In Audio Narration, Does Humanity Matter?

As text-to-speech and AI technology improve, there’s still a case to be made for the power of the human voice

By Hayley Grgurich for Gyst Audio

In early May, 2018, Google CEO Sundar Pichai stood in front of a big screen and rapt festival crowd to demo a robot voice that sounds startlingly lifelike. The voice is that of the Google Assistant and the audience watched the play-by-play as it called a salon, carried on a natural-sounding conversation, and booked a haircut for its “client”, Lisa.

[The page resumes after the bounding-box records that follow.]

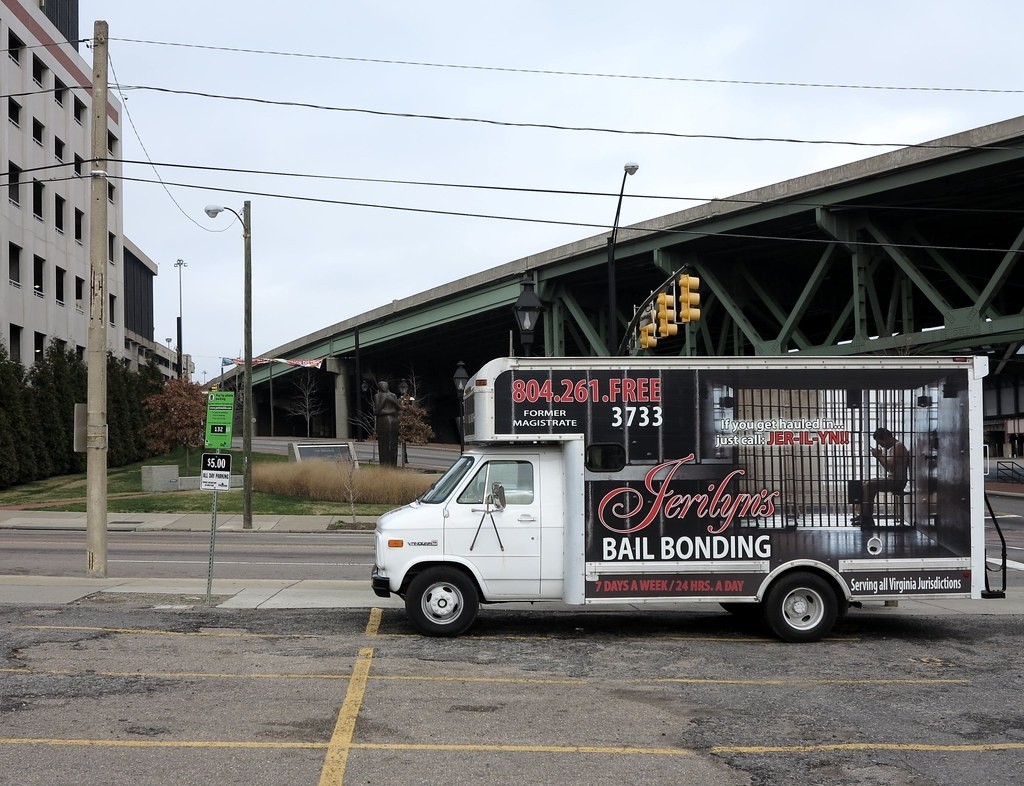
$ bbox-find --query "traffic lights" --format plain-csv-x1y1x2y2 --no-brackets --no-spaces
678,273,700,323
639,310,657,348
656,293,677,337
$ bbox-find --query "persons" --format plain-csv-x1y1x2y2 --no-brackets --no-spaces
374,382,402,467
850,428,907,525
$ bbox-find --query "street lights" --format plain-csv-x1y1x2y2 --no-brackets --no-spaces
166,338,173,381
607,162,639,357
203,370,207,384
205,201,252,529
397,378,409,464
511,277,544,357
453,360,469,456
174,258,188,379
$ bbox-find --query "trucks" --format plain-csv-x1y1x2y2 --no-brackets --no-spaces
370,357,1007,643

Watching the video, you can hear a collective gleeful giggle from the crowd as the bot tosses in conversational fillers like, “Mm-hmm” to the unsuspecting human on the other end. It feels like it’s almost showboating how lifelike it can be.

Computer generated speech technology like Google Assistant is growing rapidly, and its potential applications are vast. There’s the personal assistant use case, as championed by Google, but there’s also the opportunity to improve resources for the visually impaired, including making it easier, faster and cheaper to produce audio descriptions of the visuals in television and film, or translate written text to sound files with the click of a button.

In an era where robots can not only sound like us, but even respond like us, is there still value to using human speech in audio? Or going forward should we just ‘make Google do it’?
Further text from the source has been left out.